**MATERIAL PROVIDED**
↓
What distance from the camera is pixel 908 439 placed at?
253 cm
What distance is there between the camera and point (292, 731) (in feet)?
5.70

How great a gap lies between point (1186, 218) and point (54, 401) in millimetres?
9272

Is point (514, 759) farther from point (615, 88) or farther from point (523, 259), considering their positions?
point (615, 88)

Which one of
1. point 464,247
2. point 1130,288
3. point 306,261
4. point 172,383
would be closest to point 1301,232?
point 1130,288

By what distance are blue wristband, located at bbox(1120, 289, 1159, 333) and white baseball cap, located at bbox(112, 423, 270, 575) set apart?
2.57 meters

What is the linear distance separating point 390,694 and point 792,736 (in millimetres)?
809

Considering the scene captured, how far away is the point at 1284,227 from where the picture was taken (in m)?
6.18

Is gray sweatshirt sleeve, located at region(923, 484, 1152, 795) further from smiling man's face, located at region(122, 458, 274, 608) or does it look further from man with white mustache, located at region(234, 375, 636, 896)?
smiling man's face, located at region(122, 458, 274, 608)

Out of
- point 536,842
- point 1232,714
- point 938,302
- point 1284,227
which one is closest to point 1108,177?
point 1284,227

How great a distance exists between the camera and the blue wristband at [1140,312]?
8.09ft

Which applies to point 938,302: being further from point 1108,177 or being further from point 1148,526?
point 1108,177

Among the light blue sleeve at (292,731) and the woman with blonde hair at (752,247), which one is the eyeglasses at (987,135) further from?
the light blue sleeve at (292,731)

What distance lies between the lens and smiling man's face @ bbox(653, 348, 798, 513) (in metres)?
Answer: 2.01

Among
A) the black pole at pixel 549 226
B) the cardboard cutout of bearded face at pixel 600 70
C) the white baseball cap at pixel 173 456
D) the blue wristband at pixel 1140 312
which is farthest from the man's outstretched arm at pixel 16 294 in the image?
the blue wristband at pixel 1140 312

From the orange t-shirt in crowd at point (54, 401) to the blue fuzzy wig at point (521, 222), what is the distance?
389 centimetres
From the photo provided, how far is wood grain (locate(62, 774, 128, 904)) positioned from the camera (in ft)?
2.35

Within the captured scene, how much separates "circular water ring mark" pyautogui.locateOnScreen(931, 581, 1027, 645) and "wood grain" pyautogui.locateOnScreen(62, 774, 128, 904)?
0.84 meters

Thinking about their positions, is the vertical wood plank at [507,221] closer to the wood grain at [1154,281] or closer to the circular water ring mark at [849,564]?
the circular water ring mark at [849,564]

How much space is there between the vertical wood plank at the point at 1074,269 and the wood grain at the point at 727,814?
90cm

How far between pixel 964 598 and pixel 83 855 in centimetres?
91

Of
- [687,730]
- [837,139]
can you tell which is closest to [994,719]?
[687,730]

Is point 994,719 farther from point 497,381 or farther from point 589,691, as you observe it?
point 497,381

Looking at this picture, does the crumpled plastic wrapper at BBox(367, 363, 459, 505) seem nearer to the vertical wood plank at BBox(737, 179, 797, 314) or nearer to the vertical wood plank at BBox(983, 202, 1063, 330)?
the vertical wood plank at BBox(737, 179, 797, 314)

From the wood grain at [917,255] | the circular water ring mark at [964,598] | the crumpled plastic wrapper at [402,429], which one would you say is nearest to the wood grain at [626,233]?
↑
**WHAT IS ASKED**
Could you return the data unchanged, starting at the line that contains "Considering the scene" and stopping after the line that contains "Answer: 2.01"?

**RESULT**
Considering the scene captured, how far away is the point at 1284,227 from where the picture was taken (in m)?
6.18

Is gray sweatshirt sleeve, located at region(923, 484, 1152, 795) further from smiling man's face, located at region(122, 458, 274, 608) or does it look further from man with white mustache, located at region(234, 375, 636, 896)?
smiling man's face, located at region(122, 458, 274, 608)

Out of
- point 536,842
- point 1232,714
- point 938,302
- point 1284,227
which one is closest to point 1108,177?
point 1284,227

How great a distance exists between the camera and the blue wristband at [1140,312]?
8.09ft

Which applies to point 938,302: being further from point 1108,177 or being further from point 1148,526?
point 1108,177

Among the light blue sleeve at (292,731) and the woman with blonde hair at (752,247), which one is the eyeglasses at (987,135) further from?
the light blue sleeve at (292,731)

What distance lies between the lens and smiling man's face @ bbox(653, 348, 798, 513) (in metres)?
Answer: 2.01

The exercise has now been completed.